It is interesting to see how things happen in that country. It is such a strange environment for technology infrastructure and skills it is really interesting to see how they handle it and what ends up getting produced there.
I like the fact it has a TV tuner! The extendable antennae might be a bit wonky, but I would love to use my tablet to pick up radio and/or tv. there is no guarantee of internet connectivity in an emergency so I am curious why no tablets that I have seen offer similar?
It's a cool idea. If I'm not mistaken, the FCC is now allowing some development and use of the old TV bands. I'd love to some creative use of it from the open source community.
When I was in Japan in 2008, my friend's cell phone screen could rotate out 90 degrees (into a traditional 16:9 TV-looking layout [1]) and he could watch quite a few TV channels on it that way.
This wasn't something he was paying for, it was just part of his base plan apparently..
It's called 1seg and is part of the Japanese digital terrestrial OTA TV network (the regular digital OTA broadcasts contain a low-bandwidth stream for mobile devices to pick up).
"particularly useful for understanding how modern capitalism spread to all of the United States" because it shows how the exploitation of black slaves was the economic foundation of the American colonies and describes the Civil War as "a struggle between the bourgeoisie of the north and the landowners of the south."
This sounds like North Korea's reality warp field but I dont think its too far off in a sense.
Marxism was quite a clever philosophy for its time but it remains rooted in the 19th century because its adherents are so doctrinaire that they're unwilling to revise its tenets in the face of new information.
Marxists seem excessively concerned with orthodoxy to me, as a whole. Mind you this is sort of unavoidable when a philosophy is named after a person. I have some sympathy with analytical and structural Marxism, but almost all the Marxists I encounter in person are of the more orthodox class warfare variety.
Marxists who aren't concerned with orthodoxy generally self-identify as "Socialists" rather than Marxists, even -- perhaps especially, given the degree to which Marxism as a label has become associated with Leninism and its descendants -- their approach to socialism generally follows Marx as opposed to other socialist thinkers.
There are also Utopian Socialism, so socialists in general is a larger group than Scientific Socialists.
But more seriously, I think you're conflating revisionism and orthodoxy; just because Marxism is changed over time doesn't mean that it accepts all changes.
(And by Marxism, I mean Marxism, Marxism-Leninism, and M-L-M. There are a few smaller tendencies as well within all these broader traditions.)
To be clear, when I said that Marxists who aren't especially concerned with orthodoxy tend to identify as "Socialists", I did not mean the very different claim that persons who identify as "Socialists" tend to be Marxists who aren't concerned with orthodoxy.
Yes, socialism includes a lot more than Marxism (and did before Marxism even existed.)
And, no, I'm not conflating revisionism with orthodoxy. My experience has been that people who generally adhere to Marx's views but are not concerned with a narrow orthodoxy of a specific approach tend not to identify as "Marxists", and those that identify as "Marxists" tend to be very keen on the orthodoxy of a very specific interpretation or evolution of Marxism (predominantly, an orthodoxy oriented around Leninism or Maoism as the One True Marxism, though sometimes not.)
True, my top comment certainly conflated them - it was a throwaway but a rather lazy one, plus I have a rather jaundiced view of Marxists, critical theorists, and similar groups.
And libertarians seem very concerned with adhering to the letter of a 226-year-old piece of paper. Being concerned with orthodoxy isn't just a Marxist thing.

********

** STATED PROBLEM 1 **
List every country that the comment thread names explicitly.
** STATED PROBLEM 2 **
Answer these questions from the comment thread, labeling each answer with its matching letter:
(a) In what year was the commenter in Japan?
(b) What is the Japanese mobile television broadcast called?
(c) How old is the piece of paper that libertarians are said to adhere to?
** STATED PROBLEM 3 **
Carry on the comment thread on mobile TV tuners and Marxism, picking up after its final comment.

** INFORMATION PROVIDED **
********

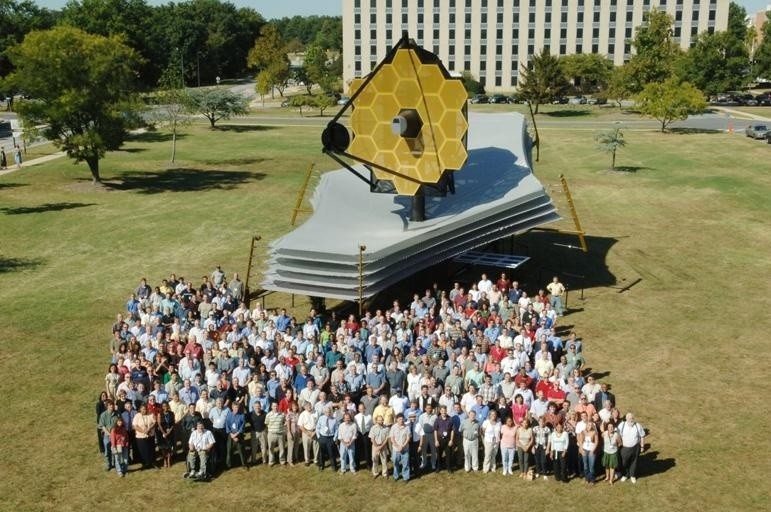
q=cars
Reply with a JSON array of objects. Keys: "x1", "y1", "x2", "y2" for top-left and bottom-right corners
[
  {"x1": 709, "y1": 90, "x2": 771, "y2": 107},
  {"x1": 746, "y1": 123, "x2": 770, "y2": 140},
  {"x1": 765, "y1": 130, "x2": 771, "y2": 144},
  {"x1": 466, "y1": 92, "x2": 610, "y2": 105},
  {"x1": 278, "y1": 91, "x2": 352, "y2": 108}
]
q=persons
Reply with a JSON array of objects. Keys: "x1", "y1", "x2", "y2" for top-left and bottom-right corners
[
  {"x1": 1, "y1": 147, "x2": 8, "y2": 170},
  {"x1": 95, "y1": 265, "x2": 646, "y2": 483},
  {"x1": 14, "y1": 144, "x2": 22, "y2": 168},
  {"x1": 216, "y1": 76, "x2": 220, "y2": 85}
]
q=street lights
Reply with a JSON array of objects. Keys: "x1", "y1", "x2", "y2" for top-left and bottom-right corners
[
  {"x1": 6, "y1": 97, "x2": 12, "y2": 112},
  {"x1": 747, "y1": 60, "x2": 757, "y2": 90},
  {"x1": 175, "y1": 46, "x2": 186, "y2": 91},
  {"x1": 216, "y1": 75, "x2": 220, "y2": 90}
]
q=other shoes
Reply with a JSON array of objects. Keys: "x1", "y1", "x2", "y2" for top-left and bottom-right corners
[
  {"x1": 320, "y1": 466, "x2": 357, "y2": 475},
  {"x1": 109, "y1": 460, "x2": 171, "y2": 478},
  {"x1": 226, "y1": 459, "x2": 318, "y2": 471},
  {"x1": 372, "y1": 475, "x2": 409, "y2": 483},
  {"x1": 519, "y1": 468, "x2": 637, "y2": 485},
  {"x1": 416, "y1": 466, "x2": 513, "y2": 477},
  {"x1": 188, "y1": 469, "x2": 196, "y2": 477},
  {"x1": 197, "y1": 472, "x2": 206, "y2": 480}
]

********

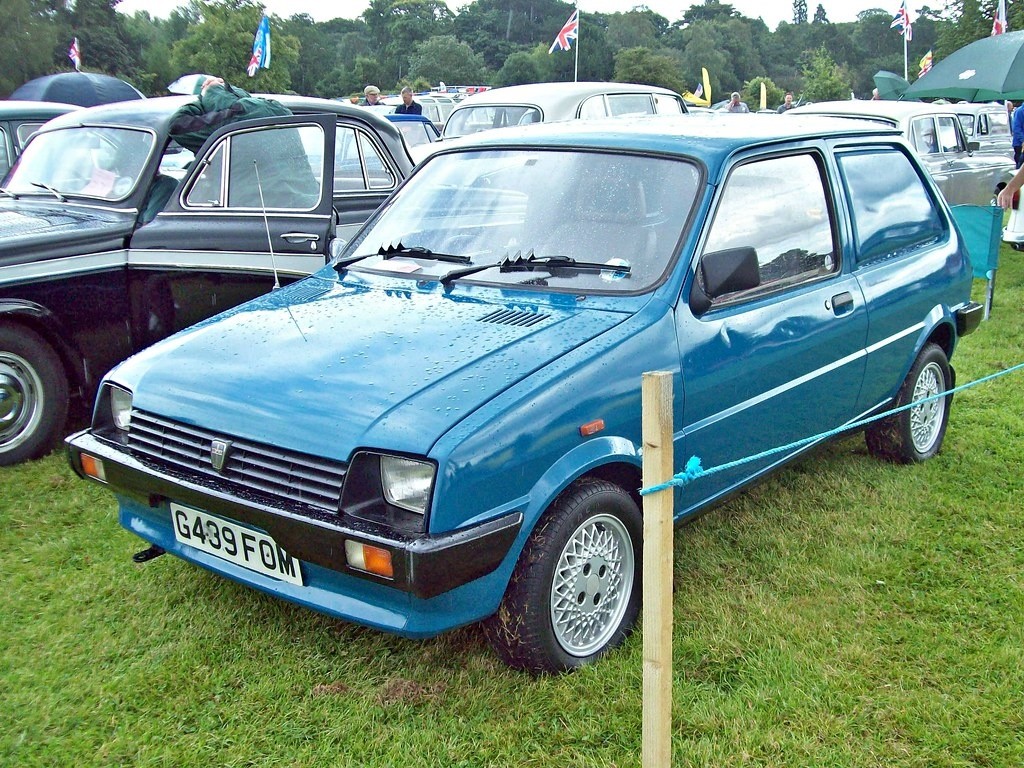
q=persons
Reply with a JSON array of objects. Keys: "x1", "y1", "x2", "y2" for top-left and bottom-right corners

********

** WRITTEN RESPONSE 1 **
Japan
United States
North Korea

** WRITTEN RESPONSE 2 **
(a) 2008
(b) 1seg
(c) 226 years old

** WRITTEN RESPONSE 3 **
As a vague summary, it's actually not wrong. One of the main reasons that Northerners opposed the Civil War was because they had business interests in the South. And one of the main reasons that Southerners opposed the Civil War was because emancipation would wreck their economy.
But there are dozens of other ways to understand that cross-section of history.
Exactly, I dont believe that it was THE foundation for our economy. The Industrial Revolution may be THE foundation for our MODERN economy, I dont find agriculture as our foundation anymore. We can literally watch China go through it now.
>But there are dozens of other ways to understand that cross-section of history.
The pre-war southern economy was an agricultural economy made possible by slave labor.
From Wikipedia, but any research will back this up:
While about a third of Southern families were slave owners, most were independent yeoman farmers. Nevertheless, the slave system represented the basis of the Southern social and economic system, and thus even non-slaveowners opposed any suggestions for terminating that system, whether through outright abolition or case-by case emancipation.
Yes. And it did, well locally anyway. My great grandfather (maternal), fought in the civil war for the South to preserve his "right" to govern his affairs the way he saw fit. Reading some of his letters would ring chords in the Libertarian movement today. His thesis was that a government "of the people" should be "of the people" all the way down, and by that he meant that he believed that states were better able to make laws about how their citizens were treated and lived than Washington was (which he felt was 'controlled' by rich industrialists in the North). His children suffered tremendously post-war when all of the processes and mechanisms by which their economy operated were uprooted all at once.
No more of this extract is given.